The International Organization for Migration and the United Nations refugee agency are starting a radio campaign Saturday to try to dissuade migrants in the Horn of Africa from making the perilous journey across the Gulf of Aden on smugglers boats. 

The radio campaign is being run in the Somali language. Spokeswoman for the International Organization for Migration, Jemini Pandya says the campaign will target both migrants as well as host communities in Djibouti, Ethiopia, Kenya, Somalia and Yemen.

"So, the information campaign is very much about targeting both the migrants and actually also the host communities in trying to encourage them to provide better protection and to be more understanding of what is actually driving these people to taking the risks and going through their territories and why they need the help. Often the smugglers are abandoning them in transit without food or water and often beating them up and abusing them physically," she said.

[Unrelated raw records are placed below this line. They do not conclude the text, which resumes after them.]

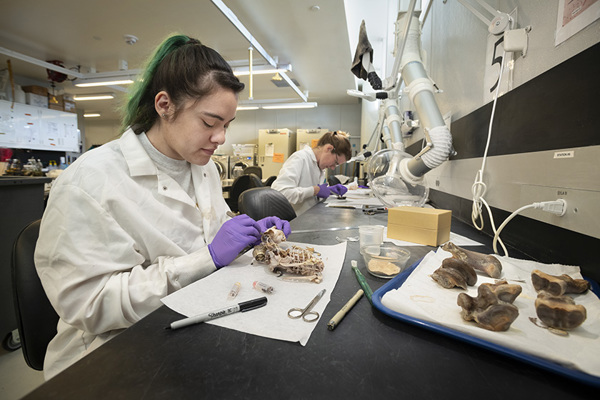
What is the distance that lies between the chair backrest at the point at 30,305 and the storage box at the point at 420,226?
1.18 m

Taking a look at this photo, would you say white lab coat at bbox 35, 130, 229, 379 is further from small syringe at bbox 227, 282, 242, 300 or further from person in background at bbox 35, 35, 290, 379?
small syringe at bbox 227, 282, 242, 300

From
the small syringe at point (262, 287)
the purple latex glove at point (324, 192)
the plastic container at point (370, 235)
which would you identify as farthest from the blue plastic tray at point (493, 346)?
the purple latex glove at point (324, 192)

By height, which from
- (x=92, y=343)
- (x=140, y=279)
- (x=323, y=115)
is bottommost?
(x=92, y=343)

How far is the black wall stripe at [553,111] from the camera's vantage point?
698 mm

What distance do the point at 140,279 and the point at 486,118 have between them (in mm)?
1507

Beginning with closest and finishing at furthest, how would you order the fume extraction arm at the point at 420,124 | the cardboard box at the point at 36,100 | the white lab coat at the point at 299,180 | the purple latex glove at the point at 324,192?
1. the fume extraction arm at the point at 420,124
2. the white lab coat at the point at 299,180
3. the purple latex glove at the point at 324,192
4. the cardboard box at the point at 36,100

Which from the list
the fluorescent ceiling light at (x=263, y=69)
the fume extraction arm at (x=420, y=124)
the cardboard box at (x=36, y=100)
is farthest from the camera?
the cardboard box at (x=36, y=100)

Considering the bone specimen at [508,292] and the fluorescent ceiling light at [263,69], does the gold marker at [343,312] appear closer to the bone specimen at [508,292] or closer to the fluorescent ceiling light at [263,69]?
the bone specimen at [508,292]

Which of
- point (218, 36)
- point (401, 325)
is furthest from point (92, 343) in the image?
point (218, 36)

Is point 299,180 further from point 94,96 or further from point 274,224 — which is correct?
point 94,96

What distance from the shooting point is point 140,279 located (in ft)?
2.34

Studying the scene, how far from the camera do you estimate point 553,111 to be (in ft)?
2.71

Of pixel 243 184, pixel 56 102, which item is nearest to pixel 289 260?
pixel 243 184

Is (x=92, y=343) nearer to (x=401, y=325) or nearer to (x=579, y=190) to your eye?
(x=401, y=325)
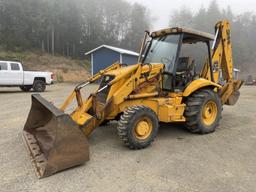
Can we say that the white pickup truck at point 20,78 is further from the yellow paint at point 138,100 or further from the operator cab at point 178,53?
the operator cab at point 178,53

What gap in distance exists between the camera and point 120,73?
496 centimetres

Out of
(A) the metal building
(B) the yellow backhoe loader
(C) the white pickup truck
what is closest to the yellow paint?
(B) the yellow backhoe loader

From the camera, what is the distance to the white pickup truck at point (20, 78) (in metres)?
14.0

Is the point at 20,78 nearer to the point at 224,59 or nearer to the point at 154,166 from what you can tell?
the point at 224,59

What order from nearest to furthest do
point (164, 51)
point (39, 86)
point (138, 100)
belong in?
point (138, 100) → point (164, 51) → point (39, 86)

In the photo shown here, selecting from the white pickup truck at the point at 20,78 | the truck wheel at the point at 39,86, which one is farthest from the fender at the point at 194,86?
the truck wheel at the point at 39,86

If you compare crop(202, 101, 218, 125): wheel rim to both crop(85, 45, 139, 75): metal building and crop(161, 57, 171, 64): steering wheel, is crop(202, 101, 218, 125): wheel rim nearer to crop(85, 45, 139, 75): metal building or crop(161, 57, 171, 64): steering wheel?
crop(161, 57, 171, 64): steering wheel

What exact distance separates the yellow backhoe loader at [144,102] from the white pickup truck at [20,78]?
9.89m

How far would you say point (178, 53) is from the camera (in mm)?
5477

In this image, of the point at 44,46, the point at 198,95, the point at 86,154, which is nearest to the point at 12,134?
the point at 86,154

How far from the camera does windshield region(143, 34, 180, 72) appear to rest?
549 cm

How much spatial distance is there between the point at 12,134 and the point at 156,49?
3.70 m

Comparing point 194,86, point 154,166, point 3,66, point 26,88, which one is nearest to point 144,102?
point 194,86

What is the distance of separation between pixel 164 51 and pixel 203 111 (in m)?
1.59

Every year, tens of thousands of migrants and asylum-seekers make the hazardous journey across the Gulf of Aden in search of a better life. They come mainly from the Ogaden region of Ethiopia and South Central Somalia.

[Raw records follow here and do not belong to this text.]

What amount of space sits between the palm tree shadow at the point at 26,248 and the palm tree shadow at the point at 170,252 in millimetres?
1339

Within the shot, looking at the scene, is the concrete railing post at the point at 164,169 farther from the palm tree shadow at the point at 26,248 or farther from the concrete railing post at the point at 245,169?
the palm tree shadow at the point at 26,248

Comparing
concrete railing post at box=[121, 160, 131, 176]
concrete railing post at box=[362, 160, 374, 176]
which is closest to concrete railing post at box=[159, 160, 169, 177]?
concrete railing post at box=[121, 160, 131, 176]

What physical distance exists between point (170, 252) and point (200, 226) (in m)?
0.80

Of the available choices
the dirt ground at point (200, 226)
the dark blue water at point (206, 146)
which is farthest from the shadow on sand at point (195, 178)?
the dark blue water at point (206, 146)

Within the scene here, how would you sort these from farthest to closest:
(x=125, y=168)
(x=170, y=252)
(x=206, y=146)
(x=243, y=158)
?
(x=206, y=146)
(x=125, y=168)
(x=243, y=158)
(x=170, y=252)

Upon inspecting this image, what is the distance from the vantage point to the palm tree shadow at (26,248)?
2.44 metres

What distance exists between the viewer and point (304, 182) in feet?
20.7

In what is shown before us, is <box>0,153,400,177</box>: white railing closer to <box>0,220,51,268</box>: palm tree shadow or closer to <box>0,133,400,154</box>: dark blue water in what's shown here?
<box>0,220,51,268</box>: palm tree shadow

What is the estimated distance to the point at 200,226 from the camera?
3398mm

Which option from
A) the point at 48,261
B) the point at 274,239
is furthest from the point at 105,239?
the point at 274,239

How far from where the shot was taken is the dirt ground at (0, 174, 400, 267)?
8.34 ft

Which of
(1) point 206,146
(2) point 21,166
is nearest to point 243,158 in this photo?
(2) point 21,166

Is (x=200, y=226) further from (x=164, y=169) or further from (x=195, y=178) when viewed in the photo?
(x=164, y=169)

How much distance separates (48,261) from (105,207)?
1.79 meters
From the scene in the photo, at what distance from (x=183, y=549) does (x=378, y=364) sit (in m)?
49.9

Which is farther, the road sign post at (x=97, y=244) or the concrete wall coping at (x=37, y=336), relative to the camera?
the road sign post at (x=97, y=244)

They travel through the North East region of Somalia, Puntland, and onwards across the Gulf of Aden to Yemen in makeshift boats operated by unscrupulous smugglers.

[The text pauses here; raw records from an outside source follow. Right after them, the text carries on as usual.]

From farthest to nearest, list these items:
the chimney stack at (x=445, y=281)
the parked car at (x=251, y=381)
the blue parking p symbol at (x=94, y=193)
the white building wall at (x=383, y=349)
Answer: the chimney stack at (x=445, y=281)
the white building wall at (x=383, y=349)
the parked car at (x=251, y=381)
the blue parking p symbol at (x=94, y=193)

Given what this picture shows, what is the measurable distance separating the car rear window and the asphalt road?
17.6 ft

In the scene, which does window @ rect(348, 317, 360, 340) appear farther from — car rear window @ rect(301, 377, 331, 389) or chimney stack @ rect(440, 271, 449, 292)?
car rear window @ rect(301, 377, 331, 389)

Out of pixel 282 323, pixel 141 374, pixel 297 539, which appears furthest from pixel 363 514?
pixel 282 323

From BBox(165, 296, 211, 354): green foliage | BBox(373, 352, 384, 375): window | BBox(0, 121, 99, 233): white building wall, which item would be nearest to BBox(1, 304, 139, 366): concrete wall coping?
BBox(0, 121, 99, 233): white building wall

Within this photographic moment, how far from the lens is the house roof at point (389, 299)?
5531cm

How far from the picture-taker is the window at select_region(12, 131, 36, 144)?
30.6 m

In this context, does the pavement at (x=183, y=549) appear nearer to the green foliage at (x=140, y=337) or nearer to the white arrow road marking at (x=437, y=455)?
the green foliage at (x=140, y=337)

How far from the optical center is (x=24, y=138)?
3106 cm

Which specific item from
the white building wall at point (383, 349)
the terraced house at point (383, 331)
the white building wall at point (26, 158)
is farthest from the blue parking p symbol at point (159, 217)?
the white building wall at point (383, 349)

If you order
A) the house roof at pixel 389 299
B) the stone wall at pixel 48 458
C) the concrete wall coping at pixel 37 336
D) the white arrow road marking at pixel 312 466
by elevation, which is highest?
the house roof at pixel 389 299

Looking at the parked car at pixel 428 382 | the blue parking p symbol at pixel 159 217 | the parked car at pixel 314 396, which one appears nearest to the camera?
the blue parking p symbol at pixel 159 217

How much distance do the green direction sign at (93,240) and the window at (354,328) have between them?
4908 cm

IOM, UN and non-governmental organizations have been running campaigns for years to educate and inform migrants and asylum seekers from putting their lives in the hands of smugglers whose only interest is to make money.

These campaigns have not succeeded in discouraging people desperate to flee war and poverty from risking their lives. Despite this, Pandya says it is important to keep trying to dissuade them from their perilous course.

"You have to keep trying. You just cannot give up. You keep hearing every week people are dying or drowning or suffering great abuses even if they are not dying. So, we cannot just give up just say well okay these things, we do not know if they work. Maybe they do deter people. You just never know how many," she said.

IOM reports nearly 43,500 migrants and asylum seekers crossed the Gulf of Aden from Somalia this year. Of these, it says about 280 people have drowned or are missing at sea and presumed dead. In the latest incident earlier this week, 65 people were reported to be dead or missing in the Gulf of Aden.